How it’s used and how it works

Entity extraction (aka, named entity recognition or NER) is a type of natural language processing technology that enables computers to analyze text as it is naturally written. Specifically, it pulls out the most important data points (entities) in unstructured text (think news, webpages, text fields). Entities include names of people, places, organizations, and products, as well as dates, email addresses, and phone numbers. Extracted entities can populate a database record about the text. This structure enables higher-level analyses, such as relationships between entities, detecting events, and sentiment analysis around entities.

What is named entity recognition used for?

Better search for e-commerce, business research

Extracted entities make keyword search more accurate. Keywords only match words, whereas entity extraction uses context to know when, for example, “Paris” refers to a city, the name of a person ("Paris Jones"), or a nonentity (plaster of Paris). In e-commerce, extracting price, clothing features, size, and other product attributes from descriptions lets shoppers filter searches to refine 200 results to a browsable 20.

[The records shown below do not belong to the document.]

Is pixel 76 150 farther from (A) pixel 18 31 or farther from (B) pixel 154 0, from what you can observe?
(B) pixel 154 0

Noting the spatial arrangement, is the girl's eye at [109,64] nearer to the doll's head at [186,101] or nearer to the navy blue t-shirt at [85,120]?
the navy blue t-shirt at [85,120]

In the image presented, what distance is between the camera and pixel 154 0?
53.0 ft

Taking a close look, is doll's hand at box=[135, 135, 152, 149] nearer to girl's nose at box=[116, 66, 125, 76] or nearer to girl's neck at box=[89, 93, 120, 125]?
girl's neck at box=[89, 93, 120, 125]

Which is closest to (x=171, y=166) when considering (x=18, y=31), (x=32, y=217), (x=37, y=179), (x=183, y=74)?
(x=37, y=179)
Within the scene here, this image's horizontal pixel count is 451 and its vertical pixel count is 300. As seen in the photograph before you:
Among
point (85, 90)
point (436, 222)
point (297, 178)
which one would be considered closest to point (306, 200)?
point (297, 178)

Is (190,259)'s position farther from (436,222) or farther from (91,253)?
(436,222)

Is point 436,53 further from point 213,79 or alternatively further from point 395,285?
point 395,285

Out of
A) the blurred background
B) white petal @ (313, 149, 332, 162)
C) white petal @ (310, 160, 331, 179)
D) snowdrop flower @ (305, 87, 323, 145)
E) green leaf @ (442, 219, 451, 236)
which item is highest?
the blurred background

Brand monitoring and intelligence gathering

Want to know “what are people saying” about a new product launch or their experience at your hotel? NER is an enabling technology for sentiment analysis to track social media buzz or uncover new rivals. Intelligence agencies that track specific people and organizations of interest in message streams can distinguish between similarly named entities (e.g., Richie Fox the astronaut or hockey referee) by linking to an entity knowledge base using the context surrounding the entity. (Does the text refer to space or hockey?)

Knowledge graphs, event extraction, fact extraction

Pushing the possible are technologies built on NER:

Knowledge graphs visualize the relationship between entities (who is affiliated with what organizations and locations)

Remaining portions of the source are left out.